• **Exercise requirements**:
Quote the entire passage on worldview proxies and their computation costs, word for word.

• **Passage for review**:
With worldview proxies, one possible concern is that Alice could covertly change her worldview such that she becomes rich and all who proxy to her may not know and transact on that basis. For this reason, worldviews must have version numbers that auto-increment when any change occurs, and which must also be specified during the act of proxying. Therefore, any change to the worldview would require others to opt-in to update to the new worldview. Alternatively, worldviews could automatically update and those who maliciously update their worldview with the intent to deceive others could be held accountable by some dispute resolution system.
Computation/storage concerns
The biggest issue I see with this design is the computation required. Even though it is only for a single smart contract (the token service), that service is likely to be the most popular service on any blockchain. A client’s browser could almost be seen as a full node for as many chains as there are worldviews with whom the client must interact.
The following considerations are aimed at reducing browser requirements:
- Signature verification still happens on-chain (as in sovereign rollups), so clients are only required to calculate and verify state transitions.
- The latest state is cached so subsequent synchronization only needs to process the delta to continue calculating for a particular worldview.
But still, it could be fairly common to interact with someone with a different worldview. If that is the case, it is probably necessary for those who are calculating worldview state to periodically generate validity proofs (such as those used by ZK rollups [5]) to allow others to confirm the correctness of their calculated state transitions without having to separately re-execute transactions. Anyone interacting with that worldview could then simply download the latest validity proof, run a client-side verifier, and then process the remaining transactions since the block height at which the proof was generated.

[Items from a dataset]
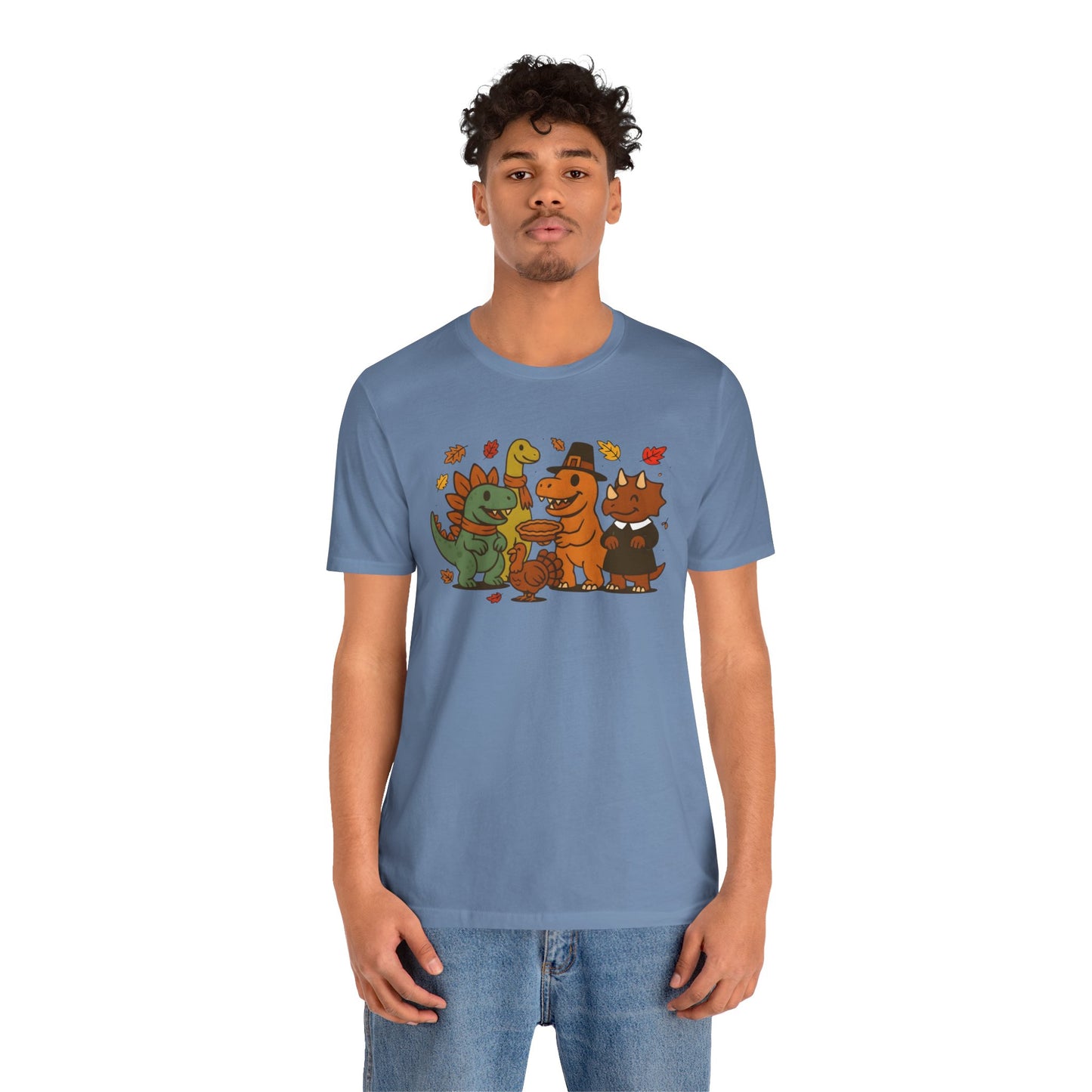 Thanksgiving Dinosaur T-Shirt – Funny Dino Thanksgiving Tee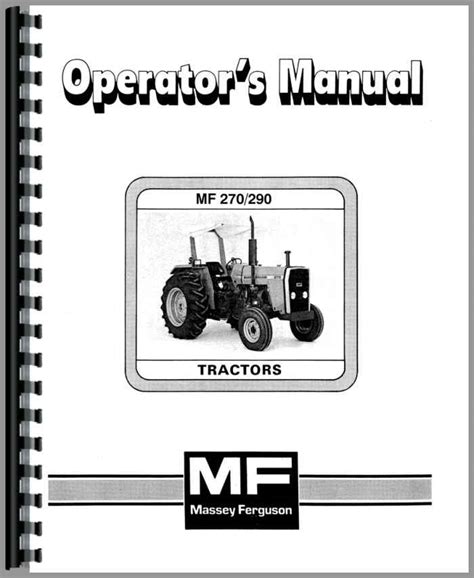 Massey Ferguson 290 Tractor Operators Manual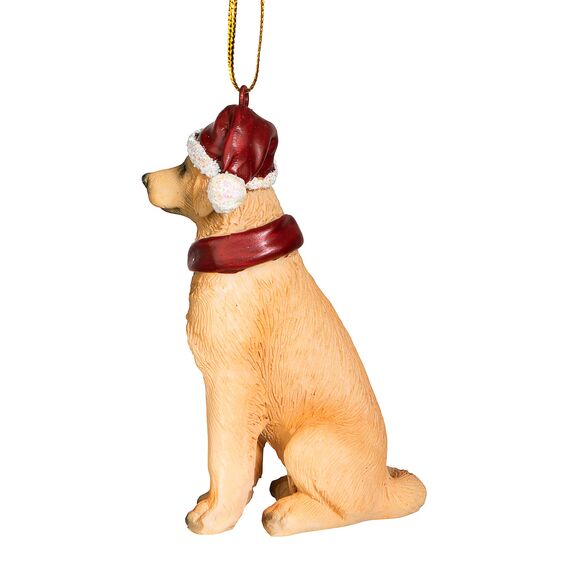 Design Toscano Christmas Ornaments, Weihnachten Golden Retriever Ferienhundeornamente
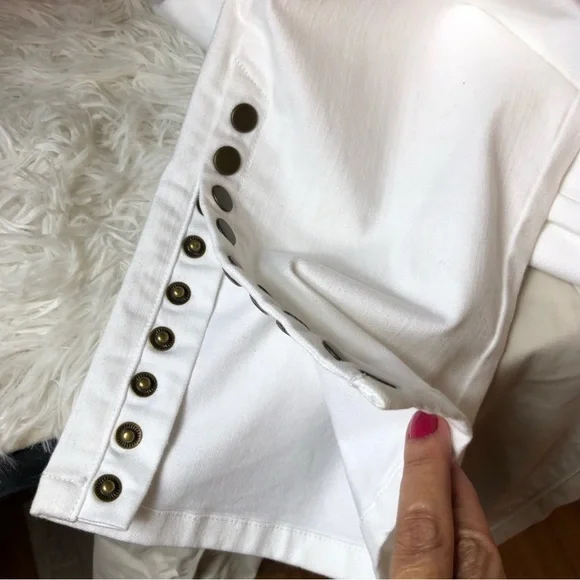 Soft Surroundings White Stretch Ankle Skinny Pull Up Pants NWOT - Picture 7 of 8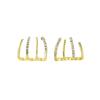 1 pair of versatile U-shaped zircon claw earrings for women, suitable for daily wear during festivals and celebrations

• **Task response**:
With worldview proxies, one possible concern is that Alice could covertly change her worldview such that she becomes rich and all who proxy to her may not know and transact on that basis. For this reason, worldviews must have version numbers that auto-increment when any change occurs, and which must also be specified during the act of proxying. Therefore, any change to the worldview would require others to opt-in to update to the new worldview. Alternatively, worldviews could automatically update and those who maliciously update their worldview with the intent to deceive others could be held accountable by some dispute resolution system.
Computation/storage concerns
The biggest issue I see with this design is the computation required. Even though it is only for a single smart contract (the token service), that service is likely to be the most popular service on any blockchain. A client’s browser could almost be seen as a full node for as many chains as there are worldviews with whom the client must interact.
The following considerations are aimed at reducing browser requirements:
- Signature verification still happens on-chain (as in sovereign rollups), so clients are only required to calculate and verify state transitions.
- The latest state is cached so subsequent synchronization only needs to process the delta to continue calculating for a particular worldview.
But still, it could be fairly common to interact with someone with a different worldview. If that is the case, it is probably necessary for those who are calculating worldview state to periodically generate validity proofs (such as those used by ZK rollups [5]) to allow others to confirm the correctness of their calculated state transitions without having to separately re-execute transactions. Anyone interacting with that worldview could then simply download the latest validity proof, run a client-side verifier, and then process the remaining transactions since the block height at which the proof was generated.